Passer à la semaine de quatre jours, bonne ou mauvaise idée ? Metrickal, société de recrutement à distance basée à Barcelone, fait partie des entreprises qui ont voulu expérimenter cette organisation du travail. Une démarche qu’un employé lui a fait regretter.
Patrick Synge, cofondateur et directeur commercial de Metrickal, a porté ce projet de semaine de quatre jours, sous un format très avantageux pour les salariés : pas de baisse de salaire, même nombre d’heures de travail hebdomadaires. Objectif : ne pas perdre en productivité tout en apportant plus de bien-être aux équipes. Pour garantir le succès de cette démarche, Patrick Synge s’est appuyé sur DeskTime, logiciel de suivi qui a été déployé sur les ordinateurs des salariés en télétravail intégral afin d’analyser la productivité et le temps passé à des tâches professionnelles.

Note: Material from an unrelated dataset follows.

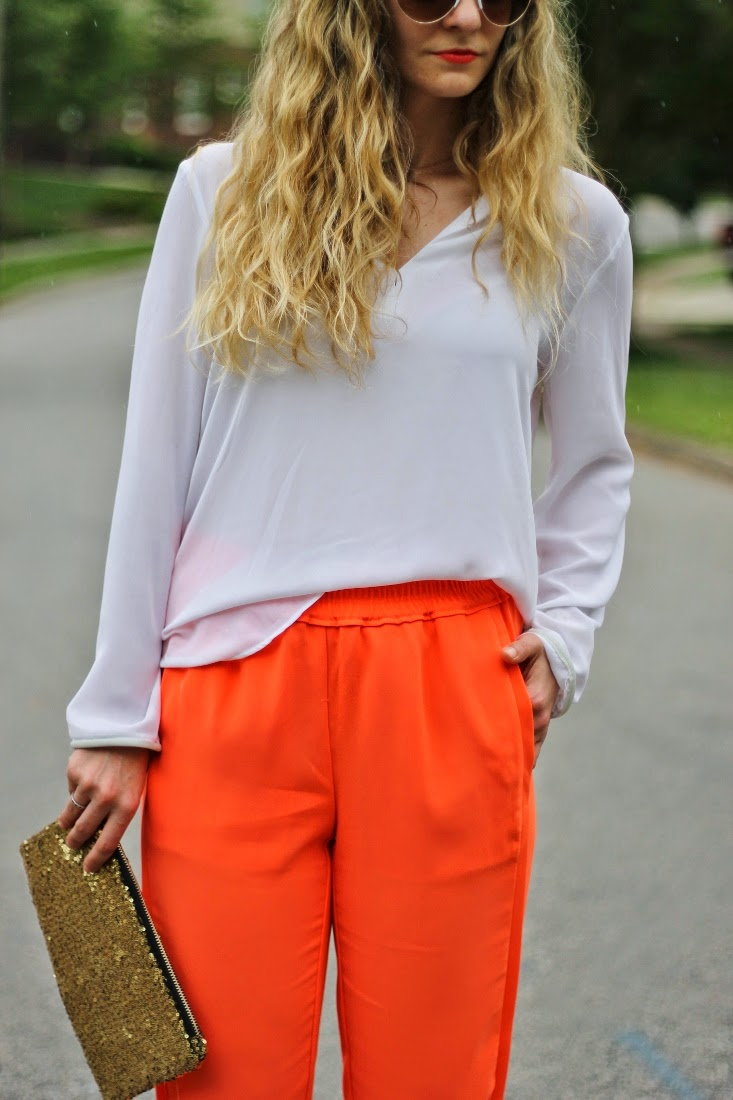 Neon orange pant and white blouse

En analysant les données remontées par DeskTime, Patrick Synge s’est aperçu qu’un employé, déjà dans le viseur de la direction pour une baisse de performance, consacrait plus de la moitié de ses journées à des activités sans rapport avec Metrickal. Le rapport pointe des heures travaillées pour une société américaine, non déclarée à sa direction principale. Le salarié semblait avoir oublié que le logiciel tournait en sourdine et qu’il accumulait des preuves irréfutables de son « double emploi ».
« Je soupçonnais quelque chose, mais sans preuve je n’aurais jamais lancé de procédure », explique Patrick Synge à Business Insider. Cette fois, les preuves ne laissent plus de place au doute.
Double emploi
Au-delà de la découverte du double emploi non autorisé, la direction s’inquiète surtout de la charge de travail reportée sur les collègues. Des retards réguliers et une implication moindre ont pesé sur le reste de l’équipe, ce qui a créé un climat d’injustice et de frustration. Pour le dirigeant, la loyauté envers l’entreprise et la collaboration sont les valeurs essentielles à préserver.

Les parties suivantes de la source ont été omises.